■ **To do**: From the entries that follow, copy every line with the word "instruction".

-------- Source data --------

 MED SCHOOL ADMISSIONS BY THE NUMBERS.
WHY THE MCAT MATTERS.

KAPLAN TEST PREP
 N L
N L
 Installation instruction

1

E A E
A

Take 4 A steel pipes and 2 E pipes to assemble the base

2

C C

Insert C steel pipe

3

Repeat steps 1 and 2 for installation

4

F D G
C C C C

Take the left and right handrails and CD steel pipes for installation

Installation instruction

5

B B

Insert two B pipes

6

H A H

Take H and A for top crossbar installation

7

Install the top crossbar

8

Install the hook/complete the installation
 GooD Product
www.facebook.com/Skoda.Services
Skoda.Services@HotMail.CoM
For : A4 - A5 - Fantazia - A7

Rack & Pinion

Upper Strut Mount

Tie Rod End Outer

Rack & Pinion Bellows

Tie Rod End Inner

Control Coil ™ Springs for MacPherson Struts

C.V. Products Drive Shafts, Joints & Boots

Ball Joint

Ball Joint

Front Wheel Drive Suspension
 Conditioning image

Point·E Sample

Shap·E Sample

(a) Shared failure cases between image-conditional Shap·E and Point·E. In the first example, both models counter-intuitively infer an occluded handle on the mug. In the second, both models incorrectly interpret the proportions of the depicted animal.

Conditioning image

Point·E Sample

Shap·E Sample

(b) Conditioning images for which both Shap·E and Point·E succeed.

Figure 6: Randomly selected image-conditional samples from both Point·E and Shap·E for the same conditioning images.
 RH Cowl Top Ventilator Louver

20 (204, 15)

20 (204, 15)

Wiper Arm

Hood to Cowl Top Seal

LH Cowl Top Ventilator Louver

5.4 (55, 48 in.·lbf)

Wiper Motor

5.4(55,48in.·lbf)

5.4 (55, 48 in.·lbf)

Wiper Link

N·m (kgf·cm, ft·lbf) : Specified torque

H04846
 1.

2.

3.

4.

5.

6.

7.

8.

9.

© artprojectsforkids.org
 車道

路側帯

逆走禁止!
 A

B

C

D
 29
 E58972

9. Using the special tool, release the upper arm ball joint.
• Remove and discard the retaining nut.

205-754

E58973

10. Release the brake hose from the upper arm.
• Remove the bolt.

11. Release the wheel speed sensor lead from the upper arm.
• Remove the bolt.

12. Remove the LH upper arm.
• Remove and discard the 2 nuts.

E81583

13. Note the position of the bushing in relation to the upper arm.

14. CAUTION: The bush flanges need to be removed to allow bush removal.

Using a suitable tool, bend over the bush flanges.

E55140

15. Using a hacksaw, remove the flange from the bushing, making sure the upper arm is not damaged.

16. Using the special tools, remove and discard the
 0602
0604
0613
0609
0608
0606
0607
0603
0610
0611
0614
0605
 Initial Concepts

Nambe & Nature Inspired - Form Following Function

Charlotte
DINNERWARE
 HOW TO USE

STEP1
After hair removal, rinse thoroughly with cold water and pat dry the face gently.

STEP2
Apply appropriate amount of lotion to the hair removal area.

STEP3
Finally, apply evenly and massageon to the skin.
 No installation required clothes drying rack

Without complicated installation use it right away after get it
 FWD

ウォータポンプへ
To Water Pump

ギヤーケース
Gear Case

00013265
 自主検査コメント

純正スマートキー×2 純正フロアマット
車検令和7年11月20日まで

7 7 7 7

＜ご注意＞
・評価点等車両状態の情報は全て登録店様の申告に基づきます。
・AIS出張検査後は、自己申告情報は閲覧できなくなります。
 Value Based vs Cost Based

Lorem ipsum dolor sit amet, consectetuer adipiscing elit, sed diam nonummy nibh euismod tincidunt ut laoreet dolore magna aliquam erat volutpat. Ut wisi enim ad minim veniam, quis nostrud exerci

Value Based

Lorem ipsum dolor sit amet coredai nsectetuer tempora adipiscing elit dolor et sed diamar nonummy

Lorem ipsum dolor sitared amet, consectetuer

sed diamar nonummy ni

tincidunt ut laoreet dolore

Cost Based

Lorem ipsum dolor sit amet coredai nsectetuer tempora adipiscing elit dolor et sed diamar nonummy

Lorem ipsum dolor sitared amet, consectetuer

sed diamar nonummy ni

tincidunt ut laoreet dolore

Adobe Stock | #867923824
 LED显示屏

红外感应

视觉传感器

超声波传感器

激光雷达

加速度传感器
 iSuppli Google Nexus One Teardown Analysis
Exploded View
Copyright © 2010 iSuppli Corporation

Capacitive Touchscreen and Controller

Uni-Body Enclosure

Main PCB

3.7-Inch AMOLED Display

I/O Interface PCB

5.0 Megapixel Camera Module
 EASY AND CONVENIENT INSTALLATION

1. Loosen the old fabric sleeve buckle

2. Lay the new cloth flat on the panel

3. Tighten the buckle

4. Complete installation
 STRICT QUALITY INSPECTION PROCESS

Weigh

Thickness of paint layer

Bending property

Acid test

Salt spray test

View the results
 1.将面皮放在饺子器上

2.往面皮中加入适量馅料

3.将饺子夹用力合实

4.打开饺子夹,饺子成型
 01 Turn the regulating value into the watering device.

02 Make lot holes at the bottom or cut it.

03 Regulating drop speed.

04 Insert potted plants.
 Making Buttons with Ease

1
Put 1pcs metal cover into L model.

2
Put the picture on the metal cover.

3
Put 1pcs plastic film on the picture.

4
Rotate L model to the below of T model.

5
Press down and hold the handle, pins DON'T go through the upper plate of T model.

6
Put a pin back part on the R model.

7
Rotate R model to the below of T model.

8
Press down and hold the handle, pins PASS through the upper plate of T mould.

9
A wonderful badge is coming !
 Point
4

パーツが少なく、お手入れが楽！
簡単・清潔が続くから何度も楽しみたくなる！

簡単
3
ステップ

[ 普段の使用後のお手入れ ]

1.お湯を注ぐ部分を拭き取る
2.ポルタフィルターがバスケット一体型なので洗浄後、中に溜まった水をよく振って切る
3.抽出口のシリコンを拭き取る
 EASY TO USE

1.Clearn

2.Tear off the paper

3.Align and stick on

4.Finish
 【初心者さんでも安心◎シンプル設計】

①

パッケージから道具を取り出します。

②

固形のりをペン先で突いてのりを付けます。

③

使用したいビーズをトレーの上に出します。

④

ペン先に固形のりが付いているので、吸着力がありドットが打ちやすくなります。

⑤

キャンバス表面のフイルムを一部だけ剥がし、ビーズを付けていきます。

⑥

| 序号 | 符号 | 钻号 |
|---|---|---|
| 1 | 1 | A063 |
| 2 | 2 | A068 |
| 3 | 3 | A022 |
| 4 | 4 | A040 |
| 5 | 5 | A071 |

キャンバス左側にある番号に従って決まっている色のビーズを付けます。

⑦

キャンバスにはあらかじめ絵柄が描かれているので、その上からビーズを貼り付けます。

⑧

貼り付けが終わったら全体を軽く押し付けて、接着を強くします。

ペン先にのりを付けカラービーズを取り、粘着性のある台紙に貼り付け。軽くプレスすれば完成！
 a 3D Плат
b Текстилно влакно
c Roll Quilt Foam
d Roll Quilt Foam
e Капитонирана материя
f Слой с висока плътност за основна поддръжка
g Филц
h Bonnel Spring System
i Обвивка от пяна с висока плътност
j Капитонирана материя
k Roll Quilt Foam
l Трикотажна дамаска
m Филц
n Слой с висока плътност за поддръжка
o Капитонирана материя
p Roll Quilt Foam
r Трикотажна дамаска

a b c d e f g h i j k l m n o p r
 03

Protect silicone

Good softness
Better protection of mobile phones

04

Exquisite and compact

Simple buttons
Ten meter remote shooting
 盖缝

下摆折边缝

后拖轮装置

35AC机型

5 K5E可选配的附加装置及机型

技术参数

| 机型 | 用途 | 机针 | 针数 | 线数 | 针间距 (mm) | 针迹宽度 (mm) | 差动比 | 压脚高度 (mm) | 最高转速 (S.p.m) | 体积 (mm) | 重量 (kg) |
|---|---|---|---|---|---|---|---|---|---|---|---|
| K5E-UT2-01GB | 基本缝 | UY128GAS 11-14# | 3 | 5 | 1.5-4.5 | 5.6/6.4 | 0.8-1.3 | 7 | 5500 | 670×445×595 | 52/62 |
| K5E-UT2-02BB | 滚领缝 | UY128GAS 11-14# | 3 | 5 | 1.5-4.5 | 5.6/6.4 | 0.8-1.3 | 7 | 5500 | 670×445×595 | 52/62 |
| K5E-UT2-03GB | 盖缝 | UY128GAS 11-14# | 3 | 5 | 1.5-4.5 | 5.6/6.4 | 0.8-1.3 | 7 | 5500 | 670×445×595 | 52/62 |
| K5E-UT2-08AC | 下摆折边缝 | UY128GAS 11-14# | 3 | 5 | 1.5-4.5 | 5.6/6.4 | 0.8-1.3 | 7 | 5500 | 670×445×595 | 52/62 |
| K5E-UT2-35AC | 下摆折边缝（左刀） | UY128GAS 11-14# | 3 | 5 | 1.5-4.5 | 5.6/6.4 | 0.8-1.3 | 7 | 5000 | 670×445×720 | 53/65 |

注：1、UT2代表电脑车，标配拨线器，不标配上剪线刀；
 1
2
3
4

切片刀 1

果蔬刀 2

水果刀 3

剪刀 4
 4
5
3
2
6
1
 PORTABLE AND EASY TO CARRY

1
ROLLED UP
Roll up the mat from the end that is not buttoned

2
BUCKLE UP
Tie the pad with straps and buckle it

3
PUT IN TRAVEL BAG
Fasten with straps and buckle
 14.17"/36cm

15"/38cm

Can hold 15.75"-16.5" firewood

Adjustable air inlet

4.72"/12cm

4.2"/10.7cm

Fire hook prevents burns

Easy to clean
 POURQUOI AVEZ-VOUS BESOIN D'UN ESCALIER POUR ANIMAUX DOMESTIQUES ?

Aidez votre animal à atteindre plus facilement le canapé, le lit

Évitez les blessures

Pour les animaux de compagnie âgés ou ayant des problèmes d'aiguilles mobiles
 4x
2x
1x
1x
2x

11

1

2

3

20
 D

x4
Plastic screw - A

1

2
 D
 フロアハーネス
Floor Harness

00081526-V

--------

■ **Problem solution**:
 Installation instruction
Installation instruction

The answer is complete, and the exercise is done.